begin Extract provided

Today, I’m picking up with our Tuesday Topic of the month: Paul Auster, introduced here last week.
For those of you not into Paul Auster or who want a few extra interesting reads, check these out:
Patagonia, whose gear I swear by for skiing (sponsorship?!), has made a lot of cool ethical moves in the past year. The latest is a protected national park in Albania with the last fully ‘natural’ flowing river in Europe. My summer is pretty booked, but I know where I’m going in 2024.
This book review of Matthew Desmond’s Poverty, by America in The New Yorker is enlightening and terrifying: How America Manufactures Poverty.
Brett Goldstein has so much to offer us! I’m enjoying the new season of Ted Lasso (which he often writes and also stars in) as well as his film podcast and recent Sesame Street cameo. Here’s an interview with the man on his future.
Paul Auster: Bringing Theory to Life
I am convinced that fiction will remain alive since it meets a crucial human necessity. I even believe that films might become extinct before the novel, since it is one of the only spaces where two strangers can have a very personal relationship.

end Extract provided
begin Given data

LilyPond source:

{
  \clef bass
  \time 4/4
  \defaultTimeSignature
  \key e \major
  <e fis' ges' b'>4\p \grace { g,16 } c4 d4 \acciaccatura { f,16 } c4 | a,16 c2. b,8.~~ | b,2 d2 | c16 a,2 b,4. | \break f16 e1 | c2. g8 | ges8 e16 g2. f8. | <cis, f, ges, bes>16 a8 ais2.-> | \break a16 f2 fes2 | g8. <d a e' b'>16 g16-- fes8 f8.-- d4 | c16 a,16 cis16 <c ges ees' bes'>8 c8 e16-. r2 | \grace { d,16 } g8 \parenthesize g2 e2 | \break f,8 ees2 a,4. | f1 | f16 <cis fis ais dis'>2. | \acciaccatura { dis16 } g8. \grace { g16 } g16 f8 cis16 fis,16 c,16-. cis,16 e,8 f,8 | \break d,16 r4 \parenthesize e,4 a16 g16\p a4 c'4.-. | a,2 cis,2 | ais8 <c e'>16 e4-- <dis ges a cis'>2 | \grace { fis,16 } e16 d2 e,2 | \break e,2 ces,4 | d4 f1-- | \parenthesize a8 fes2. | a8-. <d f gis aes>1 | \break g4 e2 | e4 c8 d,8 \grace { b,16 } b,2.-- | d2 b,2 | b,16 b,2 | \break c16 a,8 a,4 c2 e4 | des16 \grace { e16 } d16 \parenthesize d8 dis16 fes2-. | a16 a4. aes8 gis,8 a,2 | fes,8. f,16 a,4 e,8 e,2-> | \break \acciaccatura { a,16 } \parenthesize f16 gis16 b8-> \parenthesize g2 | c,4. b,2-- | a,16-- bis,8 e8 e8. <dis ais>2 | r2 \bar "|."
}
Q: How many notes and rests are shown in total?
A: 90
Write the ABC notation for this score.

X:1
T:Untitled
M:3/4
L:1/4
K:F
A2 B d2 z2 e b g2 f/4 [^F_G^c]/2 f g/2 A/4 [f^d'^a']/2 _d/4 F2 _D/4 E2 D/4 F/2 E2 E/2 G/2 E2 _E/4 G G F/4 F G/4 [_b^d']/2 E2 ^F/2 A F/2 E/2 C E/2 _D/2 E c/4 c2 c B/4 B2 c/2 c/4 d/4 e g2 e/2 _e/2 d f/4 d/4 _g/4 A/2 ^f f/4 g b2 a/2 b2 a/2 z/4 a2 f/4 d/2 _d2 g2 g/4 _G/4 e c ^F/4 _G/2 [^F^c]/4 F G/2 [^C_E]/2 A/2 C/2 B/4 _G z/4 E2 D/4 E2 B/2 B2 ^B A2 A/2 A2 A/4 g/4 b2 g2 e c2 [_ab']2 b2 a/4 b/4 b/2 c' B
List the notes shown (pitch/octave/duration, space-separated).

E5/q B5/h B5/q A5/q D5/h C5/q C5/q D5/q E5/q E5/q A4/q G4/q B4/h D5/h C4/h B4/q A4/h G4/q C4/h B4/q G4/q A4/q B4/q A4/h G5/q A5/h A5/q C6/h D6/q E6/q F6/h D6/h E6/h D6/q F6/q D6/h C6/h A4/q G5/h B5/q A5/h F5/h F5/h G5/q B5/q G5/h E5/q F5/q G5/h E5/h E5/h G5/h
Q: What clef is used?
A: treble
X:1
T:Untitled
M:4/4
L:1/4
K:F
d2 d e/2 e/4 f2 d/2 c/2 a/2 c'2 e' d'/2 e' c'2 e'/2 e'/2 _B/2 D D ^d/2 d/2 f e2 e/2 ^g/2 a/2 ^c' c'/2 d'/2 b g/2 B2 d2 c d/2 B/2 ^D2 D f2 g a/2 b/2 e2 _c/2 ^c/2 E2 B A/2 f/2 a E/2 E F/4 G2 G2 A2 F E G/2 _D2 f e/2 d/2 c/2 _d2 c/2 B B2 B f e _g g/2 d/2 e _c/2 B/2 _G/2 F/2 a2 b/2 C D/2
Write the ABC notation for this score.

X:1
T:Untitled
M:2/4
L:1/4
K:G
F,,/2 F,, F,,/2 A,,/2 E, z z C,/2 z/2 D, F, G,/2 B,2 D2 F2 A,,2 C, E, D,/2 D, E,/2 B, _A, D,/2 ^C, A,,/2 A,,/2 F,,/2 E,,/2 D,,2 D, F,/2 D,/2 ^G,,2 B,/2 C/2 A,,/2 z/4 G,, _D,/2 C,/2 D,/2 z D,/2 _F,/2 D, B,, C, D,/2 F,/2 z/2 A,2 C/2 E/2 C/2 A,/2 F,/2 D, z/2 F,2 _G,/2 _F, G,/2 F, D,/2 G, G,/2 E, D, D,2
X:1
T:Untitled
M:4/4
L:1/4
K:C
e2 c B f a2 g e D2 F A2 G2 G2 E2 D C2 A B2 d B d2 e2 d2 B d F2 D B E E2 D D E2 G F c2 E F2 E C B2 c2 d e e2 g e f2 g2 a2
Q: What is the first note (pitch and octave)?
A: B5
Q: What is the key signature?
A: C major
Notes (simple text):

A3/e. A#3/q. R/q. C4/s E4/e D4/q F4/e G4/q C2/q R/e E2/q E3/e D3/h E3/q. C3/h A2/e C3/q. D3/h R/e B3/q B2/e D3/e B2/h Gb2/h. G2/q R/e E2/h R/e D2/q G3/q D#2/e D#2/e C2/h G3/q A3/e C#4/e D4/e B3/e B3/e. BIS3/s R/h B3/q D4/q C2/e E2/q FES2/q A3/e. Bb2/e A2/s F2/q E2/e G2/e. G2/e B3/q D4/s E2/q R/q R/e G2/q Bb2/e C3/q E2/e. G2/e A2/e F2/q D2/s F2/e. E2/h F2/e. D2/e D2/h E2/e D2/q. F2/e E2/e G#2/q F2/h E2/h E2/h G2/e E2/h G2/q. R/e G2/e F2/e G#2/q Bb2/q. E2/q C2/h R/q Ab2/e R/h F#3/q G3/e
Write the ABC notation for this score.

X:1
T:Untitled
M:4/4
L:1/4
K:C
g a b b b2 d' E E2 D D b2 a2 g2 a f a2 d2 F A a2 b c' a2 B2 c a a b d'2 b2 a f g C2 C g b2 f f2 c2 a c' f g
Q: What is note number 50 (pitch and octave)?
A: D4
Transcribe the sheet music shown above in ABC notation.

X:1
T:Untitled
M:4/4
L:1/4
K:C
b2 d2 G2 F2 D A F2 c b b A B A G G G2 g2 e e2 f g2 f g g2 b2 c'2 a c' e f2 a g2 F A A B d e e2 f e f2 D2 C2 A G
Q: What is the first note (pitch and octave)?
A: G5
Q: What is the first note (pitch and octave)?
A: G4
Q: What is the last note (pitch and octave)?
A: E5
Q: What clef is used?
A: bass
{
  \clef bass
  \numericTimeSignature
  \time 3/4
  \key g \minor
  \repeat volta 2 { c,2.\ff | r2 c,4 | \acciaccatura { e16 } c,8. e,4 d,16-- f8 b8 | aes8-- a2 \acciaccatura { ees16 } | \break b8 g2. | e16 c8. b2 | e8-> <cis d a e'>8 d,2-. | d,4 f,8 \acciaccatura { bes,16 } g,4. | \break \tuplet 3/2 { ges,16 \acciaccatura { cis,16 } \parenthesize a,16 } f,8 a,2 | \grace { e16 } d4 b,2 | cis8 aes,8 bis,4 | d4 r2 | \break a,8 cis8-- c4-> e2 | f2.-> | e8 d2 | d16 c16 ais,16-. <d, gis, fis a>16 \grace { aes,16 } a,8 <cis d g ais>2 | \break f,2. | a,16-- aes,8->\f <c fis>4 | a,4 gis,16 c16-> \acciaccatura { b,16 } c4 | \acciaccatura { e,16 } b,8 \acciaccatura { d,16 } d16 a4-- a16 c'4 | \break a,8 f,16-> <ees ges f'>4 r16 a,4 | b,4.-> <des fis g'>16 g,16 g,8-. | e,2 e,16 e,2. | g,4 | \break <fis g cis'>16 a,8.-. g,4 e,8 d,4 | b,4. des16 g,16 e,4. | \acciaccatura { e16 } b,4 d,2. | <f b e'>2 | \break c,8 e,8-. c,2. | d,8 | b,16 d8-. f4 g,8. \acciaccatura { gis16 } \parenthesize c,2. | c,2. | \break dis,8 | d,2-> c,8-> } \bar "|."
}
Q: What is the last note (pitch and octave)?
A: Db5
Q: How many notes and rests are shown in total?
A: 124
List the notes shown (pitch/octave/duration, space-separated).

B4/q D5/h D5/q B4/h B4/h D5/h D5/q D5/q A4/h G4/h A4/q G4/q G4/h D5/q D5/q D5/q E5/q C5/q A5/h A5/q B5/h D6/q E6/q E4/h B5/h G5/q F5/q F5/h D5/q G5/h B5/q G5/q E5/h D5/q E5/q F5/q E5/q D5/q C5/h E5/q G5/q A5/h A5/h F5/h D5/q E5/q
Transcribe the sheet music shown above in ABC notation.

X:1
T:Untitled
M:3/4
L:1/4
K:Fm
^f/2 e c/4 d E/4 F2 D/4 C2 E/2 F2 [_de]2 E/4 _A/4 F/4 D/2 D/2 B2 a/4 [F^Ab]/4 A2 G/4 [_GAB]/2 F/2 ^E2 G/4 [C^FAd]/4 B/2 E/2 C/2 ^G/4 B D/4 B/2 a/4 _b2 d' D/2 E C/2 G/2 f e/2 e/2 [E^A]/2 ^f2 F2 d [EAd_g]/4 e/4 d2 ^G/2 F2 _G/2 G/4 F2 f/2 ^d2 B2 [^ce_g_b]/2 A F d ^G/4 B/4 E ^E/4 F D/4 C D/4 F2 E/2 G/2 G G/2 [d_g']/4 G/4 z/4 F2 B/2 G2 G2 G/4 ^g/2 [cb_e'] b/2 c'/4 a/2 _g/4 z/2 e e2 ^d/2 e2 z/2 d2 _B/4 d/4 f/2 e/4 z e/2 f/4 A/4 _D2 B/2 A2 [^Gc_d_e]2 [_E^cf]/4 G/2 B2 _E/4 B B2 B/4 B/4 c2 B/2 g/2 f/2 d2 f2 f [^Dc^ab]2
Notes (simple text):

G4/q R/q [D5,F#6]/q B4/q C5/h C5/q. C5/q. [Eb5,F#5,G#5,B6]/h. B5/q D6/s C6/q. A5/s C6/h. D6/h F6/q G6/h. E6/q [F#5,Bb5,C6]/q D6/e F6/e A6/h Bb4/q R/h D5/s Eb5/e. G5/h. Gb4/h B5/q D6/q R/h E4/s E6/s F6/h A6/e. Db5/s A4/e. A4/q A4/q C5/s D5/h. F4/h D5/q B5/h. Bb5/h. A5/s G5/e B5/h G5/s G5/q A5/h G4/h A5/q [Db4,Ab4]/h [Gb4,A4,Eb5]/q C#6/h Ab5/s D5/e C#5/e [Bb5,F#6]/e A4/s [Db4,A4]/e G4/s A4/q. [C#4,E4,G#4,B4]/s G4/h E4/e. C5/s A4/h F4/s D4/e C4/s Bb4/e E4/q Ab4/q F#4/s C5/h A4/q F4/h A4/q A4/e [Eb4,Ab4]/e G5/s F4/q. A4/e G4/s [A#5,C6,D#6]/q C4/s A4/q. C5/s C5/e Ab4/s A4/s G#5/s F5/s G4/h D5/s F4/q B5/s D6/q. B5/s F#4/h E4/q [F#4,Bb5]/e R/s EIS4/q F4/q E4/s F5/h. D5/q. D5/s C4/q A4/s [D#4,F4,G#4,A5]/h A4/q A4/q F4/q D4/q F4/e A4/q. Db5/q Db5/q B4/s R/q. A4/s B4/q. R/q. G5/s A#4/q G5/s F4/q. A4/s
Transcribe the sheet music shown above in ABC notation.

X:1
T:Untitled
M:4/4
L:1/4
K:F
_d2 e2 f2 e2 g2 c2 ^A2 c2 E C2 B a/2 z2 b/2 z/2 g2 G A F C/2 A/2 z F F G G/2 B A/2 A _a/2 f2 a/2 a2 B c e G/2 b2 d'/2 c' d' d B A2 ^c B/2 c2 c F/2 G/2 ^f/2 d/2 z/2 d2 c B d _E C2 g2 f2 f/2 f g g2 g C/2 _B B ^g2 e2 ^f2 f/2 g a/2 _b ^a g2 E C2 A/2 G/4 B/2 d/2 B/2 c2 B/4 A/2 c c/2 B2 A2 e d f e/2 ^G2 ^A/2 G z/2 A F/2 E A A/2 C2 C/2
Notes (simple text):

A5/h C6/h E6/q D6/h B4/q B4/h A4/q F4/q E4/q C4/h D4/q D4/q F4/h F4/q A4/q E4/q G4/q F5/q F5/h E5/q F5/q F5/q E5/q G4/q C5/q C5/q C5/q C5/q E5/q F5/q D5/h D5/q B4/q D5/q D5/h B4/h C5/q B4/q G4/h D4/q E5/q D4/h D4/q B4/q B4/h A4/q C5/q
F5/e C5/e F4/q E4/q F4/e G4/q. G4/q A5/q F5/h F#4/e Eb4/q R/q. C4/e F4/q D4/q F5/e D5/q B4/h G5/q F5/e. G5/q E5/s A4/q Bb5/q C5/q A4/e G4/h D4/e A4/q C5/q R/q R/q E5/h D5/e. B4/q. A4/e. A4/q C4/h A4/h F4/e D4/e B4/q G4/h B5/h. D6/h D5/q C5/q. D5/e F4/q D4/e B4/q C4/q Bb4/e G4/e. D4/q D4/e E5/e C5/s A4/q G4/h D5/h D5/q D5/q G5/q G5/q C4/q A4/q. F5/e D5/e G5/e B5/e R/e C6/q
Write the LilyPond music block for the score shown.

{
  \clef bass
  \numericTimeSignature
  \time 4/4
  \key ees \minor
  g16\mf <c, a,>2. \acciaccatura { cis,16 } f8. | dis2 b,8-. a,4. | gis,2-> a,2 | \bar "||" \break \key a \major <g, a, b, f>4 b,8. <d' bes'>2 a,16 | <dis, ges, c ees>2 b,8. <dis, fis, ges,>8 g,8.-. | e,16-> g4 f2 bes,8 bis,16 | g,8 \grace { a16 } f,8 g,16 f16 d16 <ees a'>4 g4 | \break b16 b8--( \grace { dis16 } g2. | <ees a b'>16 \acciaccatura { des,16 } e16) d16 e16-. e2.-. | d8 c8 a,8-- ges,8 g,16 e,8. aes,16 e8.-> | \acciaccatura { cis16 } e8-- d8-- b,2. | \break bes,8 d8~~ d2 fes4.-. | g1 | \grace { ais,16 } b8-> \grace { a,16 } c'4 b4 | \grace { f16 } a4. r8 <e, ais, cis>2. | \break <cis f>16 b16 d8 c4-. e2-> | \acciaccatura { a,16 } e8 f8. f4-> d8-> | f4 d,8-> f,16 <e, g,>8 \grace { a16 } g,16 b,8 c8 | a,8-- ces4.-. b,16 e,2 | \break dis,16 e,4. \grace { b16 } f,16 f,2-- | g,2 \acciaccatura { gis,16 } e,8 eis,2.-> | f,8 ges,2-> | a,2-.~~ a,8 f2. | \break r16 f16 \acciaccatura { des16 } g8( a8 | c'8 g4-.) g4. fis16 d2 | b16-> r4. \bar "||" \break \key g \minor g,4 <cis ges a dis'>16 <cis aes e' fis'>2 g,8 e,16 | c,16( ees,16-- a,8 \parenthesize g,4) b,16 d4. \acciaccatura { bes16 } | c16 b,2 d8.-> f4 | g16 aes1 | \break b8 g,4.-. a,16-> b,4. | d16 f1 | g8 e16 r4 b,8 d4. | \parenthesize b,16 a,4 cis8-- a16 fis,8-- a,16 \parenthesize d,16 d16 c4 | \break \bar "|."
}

end Given data

● Exercise tasks:
1 - Please copy the passage from the post that begins at "For those of" and stops after "on his future.".
2 - According to the post, why will fiction remain alive?

● The answers:
1 -
For those of you not into Paul Auster or who want a few extra interesting reads, check these out:
Patagonia, whose gear I swear by for skiing (sponsorship?!), has made a lot of cool ethical moves in the past year. The latest is a protected national park in Albania with the last fully ‘natural’ flowing river in Europe. My summer is pretty booked, but I know where I’m going in 2024.
This book review of Matthew Desmond’s Poverty, by America in The New Yorker is enlightening and terrifying: How America Manufactures Poverty.
Brett Goldstein has so much to offer us! I’m enjoying the new season of Ted Lasso (which he often writes and also stars in) as well as his film podcast and recent Sesame Street cameo. Here’s an interview with the man on his future.

2 - Fiction will remain alive because it meets a crucial human necessity.